BPS Associates, a Bloomington, Minn. manager with $800 million in taxable fixed-income under management, is seeking to add 5-10%, or $40-80 million, to its current mortgage-backed security allocation as it receives new money this autumn. Lew Coffey, portfolio manager, explains that because many of the manager's clients are agricultural banks, it regularly receives substantial new money in the autumn when farmers tend to take in most of their revenues. The MBS paper he favors is collateral mortgage obligation tranches, because it allows him to pick up additional yield, because many managers are not prepared to do the work necessary to understand the structure. That said, he prefers fixed- to floating-rate CMOs, because they have fewer variables and are easier to evaluate.

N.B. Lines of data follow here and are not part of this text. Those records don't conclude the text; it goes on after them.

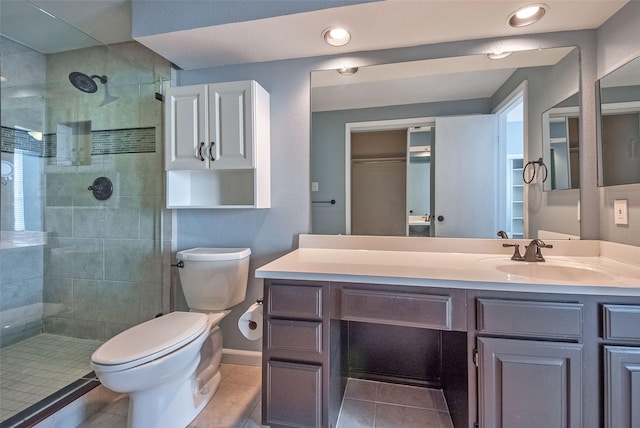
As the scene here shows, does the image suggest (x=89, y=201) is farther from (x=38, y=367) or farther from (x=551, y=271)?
(x=551, y=271)

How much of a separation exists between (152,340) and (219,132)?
1.16 meters

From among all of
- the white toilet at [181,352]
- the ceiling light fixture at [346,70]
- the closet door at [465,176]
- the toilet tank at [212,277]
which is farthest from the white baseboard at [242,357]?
the ceiling light fixture at [346,70]

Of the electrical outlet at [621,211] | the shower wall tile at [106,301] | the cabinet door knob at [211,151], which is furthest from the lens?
the shower wall tile at [106,301]

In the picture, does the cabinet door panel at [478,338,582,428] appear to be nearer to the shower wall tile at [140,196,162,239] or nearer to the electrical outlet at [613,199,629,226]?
the electrical outlet at [613,199,629,226]

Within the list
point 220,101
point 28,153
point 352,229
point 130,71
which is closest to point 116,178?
point 28,153

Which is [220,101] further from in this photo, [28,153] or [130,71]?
[28,153]

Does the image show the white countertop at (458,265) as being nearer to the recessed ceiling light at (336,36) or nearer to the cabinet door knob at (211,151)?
the cabinet door knob at (211,151)

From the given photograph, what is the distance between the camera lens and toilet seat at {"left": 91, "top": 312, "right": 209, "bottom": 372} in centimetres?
110

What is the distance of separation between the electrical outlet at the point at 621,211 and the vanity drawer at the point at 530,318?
2.31 feet

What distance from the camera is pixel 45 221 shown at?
6.61 feet

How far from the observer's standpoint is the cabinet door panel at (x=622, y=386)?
3.05ft

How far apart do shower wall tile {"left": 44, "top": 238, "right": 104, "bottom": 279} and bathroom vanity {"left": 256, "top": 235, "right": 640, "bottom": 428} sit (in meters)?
1.58

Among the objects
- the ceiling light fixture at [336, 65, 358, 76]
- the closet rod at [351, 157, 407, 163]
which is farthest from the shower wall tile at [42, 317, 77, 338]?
the ceiling light fixture at [336, 65, 358, 76]

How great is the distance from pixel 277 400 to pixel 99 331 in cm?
165
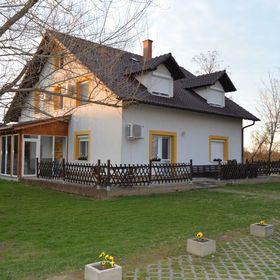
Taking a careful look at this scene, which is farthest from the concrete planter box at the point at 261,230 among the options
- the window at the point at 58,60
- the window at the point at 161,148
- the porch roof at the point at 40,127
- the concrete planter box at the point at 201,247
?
the porch roof at the point at 40,127

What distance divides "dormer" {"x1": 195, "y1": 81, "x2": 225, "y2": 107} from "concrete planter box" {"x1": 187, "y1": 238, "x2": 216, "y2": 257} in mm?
15729

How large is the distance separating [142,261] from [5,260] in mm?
2053

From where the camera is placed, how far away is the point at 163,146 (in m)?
17.9

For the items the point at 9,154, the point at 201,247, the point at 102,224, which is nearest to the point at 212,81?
the point at 9,154

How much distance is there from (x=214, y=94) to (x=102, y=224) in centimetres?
1510

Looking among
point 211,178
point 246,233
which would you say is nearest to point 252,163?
point 211,178

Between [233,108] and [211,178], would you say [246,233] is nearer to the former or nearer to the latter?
[211,178]

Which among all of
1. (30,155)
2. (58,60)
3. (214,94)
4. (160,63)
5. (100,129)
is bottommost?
(30,155)

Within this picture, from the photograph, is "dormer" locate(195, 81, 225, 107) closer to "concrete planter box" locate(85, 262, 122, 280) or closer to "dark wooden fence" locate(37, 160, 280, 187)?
"dark wooden fence" locate(37, 160, 280, 187)

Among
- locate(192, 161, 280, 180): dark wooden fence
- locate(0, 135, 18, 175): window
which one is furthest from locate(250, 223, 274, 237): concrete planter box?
locate(0, 135, 18, 175): window

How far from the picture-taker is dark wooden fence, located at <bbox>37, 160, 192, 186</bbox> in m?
12.8

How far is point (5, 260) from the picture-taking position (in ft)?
17.2

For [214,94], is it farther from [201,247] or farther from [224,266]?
[224,266]

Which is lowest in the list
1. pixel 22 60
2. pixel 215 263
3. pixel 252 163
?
pixel 215 263
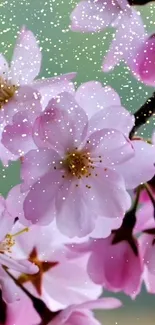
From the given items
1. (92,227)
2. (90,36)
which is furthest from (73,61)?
(92,227)

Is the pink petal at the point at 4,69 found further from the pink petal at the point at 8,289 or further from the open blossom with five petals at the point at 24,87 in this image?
the pink petal at the point at 8,289

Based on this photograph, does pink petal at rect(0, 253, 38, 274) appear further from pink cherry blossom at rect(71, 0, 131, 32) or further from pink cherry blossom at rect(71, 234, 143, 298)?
pink cherry blossom at rect(71, 0, 131, 32)

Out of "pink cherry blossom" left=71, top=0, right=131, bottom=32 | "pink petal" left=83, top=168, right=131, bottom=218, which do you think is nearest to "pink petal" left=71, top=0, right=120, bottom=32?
"pink cherry blossom" left=71, top=0, right=131, bottom=32

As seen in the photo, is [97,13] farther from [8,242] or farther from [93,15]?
[8,242]

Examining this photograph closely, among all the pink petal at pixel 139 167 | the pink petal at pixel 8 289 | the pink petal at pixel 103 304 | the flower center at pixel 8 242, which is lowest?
the pink petal at pixel 103 304

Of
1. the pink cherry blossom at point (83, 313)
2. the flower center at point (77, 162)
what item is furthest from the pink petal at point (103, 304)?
the flower center at point (77, 162)

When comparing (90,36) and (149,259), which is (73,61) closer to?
(90,36)
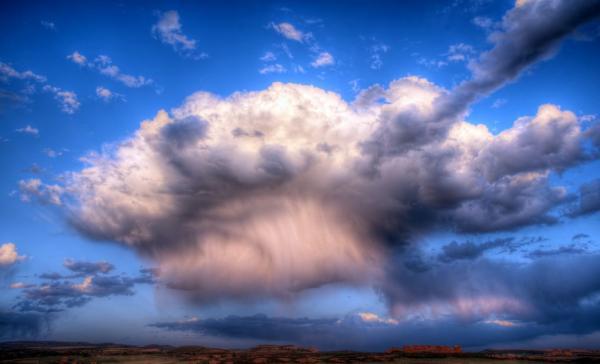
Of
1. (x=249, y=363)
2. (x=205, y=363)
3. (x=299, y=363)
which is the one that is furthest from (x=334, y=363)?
(x=205, y=363)

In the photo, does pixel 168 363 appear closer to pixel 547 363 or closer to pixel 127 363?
pixel 127 363

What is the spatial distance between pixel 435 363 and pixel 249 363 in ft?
217

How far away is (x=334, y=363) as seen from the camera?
149m

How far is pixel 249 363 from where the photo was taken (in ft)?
469

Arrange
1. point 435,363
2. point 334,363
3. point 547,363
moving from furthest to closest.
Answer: point 334,363, point 435,363, point 547,363

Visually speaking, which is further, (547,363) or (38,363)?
(38,363)

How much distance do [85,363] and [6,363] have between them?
37.8 m

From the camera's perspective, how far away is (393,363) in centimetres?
14300

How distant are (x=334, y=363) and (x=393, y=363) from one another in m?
21.9

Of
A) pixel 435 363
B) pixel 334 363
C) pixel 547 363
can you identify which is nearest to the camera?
pixel 547 363

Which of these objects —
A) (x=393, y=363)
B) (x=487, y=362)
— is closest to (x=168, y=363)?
(x=393, y=363)

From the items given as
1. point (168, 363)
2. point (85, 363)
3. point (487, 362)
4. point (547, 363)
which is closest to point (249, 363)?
point (168, 363)

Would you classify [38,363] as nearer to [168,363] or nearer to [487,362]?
[168,363]

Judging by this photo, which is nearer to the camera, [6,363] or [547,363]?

BPS has also been adding to callable agencies with maturities of less than three years, on the view that interest rates are unlikely to fall much further, allowing the firm to pick up additional yield without significant risk of the calls being executed.
BPS has also added $20-30 million of Sallie Mae weekly T-bill floaters, to get as much yield as possible out of short-term debt without being exposed to rising interest rates.
BPS does not follow a benchmark, but tends to keep duration between two and three years. It allocates 40-50% of its assets to U.S. Agencies, 25% to MBS and the remainder to municipals.